Вероятно, она решила, что сможет вытащить его из каталажки той же ночью, не зная, что его немедленно переведут в военную тюрьму, где и повесят как шпиона.
Исидро втравил его во все это. Если они еще раз встретятся, он вгонит испанскому вампиру кол в сердце.
Эшер открыл дверь, прикинул скорость, сбросил небольшой сверток со всеми своими пожитками и прыгнул.
Приняв удар по косой, на плечо и спину, он скатился по покрытой золой железнодорожной насыпи, поднялся на ноги (повезло, ничего не сломано) и потрусил к ближайшему укрытию, которым оказался сарай с инструментами. Там он перевел дыхание и вернулся к путям, чтобы подобрать свой узелок, как выражаются американские сезонные рабочие — смену белья, почти такого же грязного, так и то, что он сейчас носил, и бритвенный прибор, который в Кёльне раздобыл для него Тодесфалль. Затем Эшер сразу же направился в книжную лавку на Доротеештрассе, выбрав самый длинный кружной маршрут. Шарлоттенштрассе находилась совсем в другой стороне, но он понимал, что полиция, не обнаружив его в поезде, немедленно сообразит, куда он делся, и начнет поиски, а значит, ему надо сменить внешность. Слава богу, «Золотая чернильница» по-прежнему стояла на своем месте (насколько Эшер знал, книжная лавка впервые открылась здесь еще при Фридрихе Великом), и ей по-прежнему владел старый Бикерн, чуть более седой и сгорбленный, чем при прошлой их встрече. Один его вид, подобно райским вратам, вселял надежду.

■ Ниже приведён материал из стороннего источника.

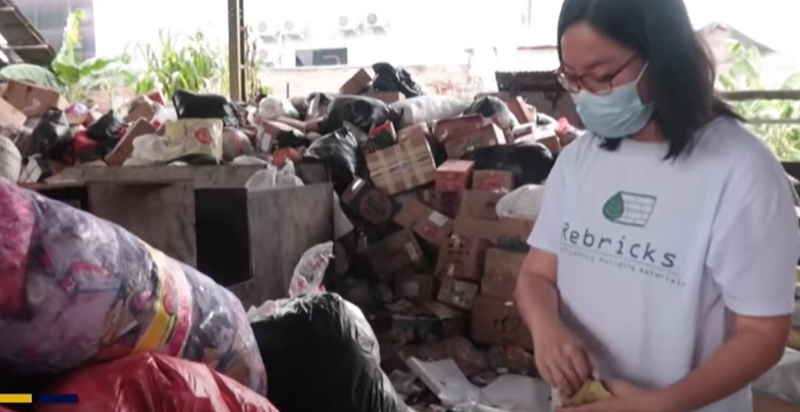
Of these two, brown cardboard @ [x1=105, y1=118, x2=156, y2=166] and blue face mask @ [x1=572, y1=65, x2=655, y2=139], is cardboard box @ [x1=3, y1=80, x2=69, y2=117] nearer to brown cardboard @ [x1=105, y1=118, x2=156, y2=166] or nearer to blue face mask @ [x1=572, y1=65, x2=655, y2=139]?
brown cardboard @ [x1=105, y1=118, x2=156, y2=166]

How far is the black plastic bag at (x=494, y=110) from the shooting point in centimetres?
391

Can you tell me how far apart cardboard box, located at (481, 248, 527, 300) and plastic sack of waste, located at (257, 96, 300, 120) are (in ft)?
5.74

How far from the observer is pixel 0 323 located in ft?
3.18

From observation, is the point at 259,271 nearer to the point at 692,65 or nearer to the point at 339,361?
the point at 339,361

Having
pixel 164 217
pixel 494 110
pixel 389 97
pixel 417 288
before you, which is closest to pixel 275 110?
pixel 389 97

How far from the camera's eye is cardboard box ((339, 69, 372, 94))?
4.64 meters

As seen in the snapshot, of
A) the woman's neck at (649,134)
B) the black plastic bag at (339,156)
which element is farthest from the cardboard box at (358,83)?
the woman's neck at (649,134)

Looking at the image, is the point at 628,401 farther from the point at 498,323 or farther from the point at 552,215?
the point at 498,323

Низенький книготорговец посмотрел на подволакивающего ногу Эшера (пожалуй, с тех пор, как море вынесло Одиссея на берег феаков, ни один странник не выглядел столь убого) и вежливо спросил на немецком языке с ярко выраженным саксонским акцентом:
— Чем могу быть вам полезен, господин?
Те, кто работает на департамент, знают: иногда потрепанный бурей бродяга может оказаться царем Итаки, которому изменила удача.
Эшер ответил по-английски:
— Я ищу экземпляр «Гипнэротомахии Полифила[25]». Боюсь, это срочно.
Зеленые глаза Бикерна расширились от удивления, но так как в лавке больше никого не было, он ответил на том же языке:
— Возможно, у меня найдется то, что вам нужно. Прошу сюда.
— Спасибо, — редко когда Эшер произносил это слово с такой искренностью.
— Пресвятая дева, никак это вы, Эшер? — оказавшись в маленькой гостиной, обнаружившейся за вторым, внутренним помещением лавки, книготорговец подтянул к столу деревянный стул. — МакАлистер сказал, что вы вроде как опять в игре…
Эшер подмигнул ему:
— И не думал.
— А, ну да, — кивнул Бикерн. — Именно так Мак мне и сказал.
— Хорошо. Кстати, хвоста за мной нет… разве что с тех пор, как я в последний раз покинул Берлин, местная полиция научилась работать. И я не сяду на этот стул, пока не вымоюсь. Сможете снабдить меня всем необходимым?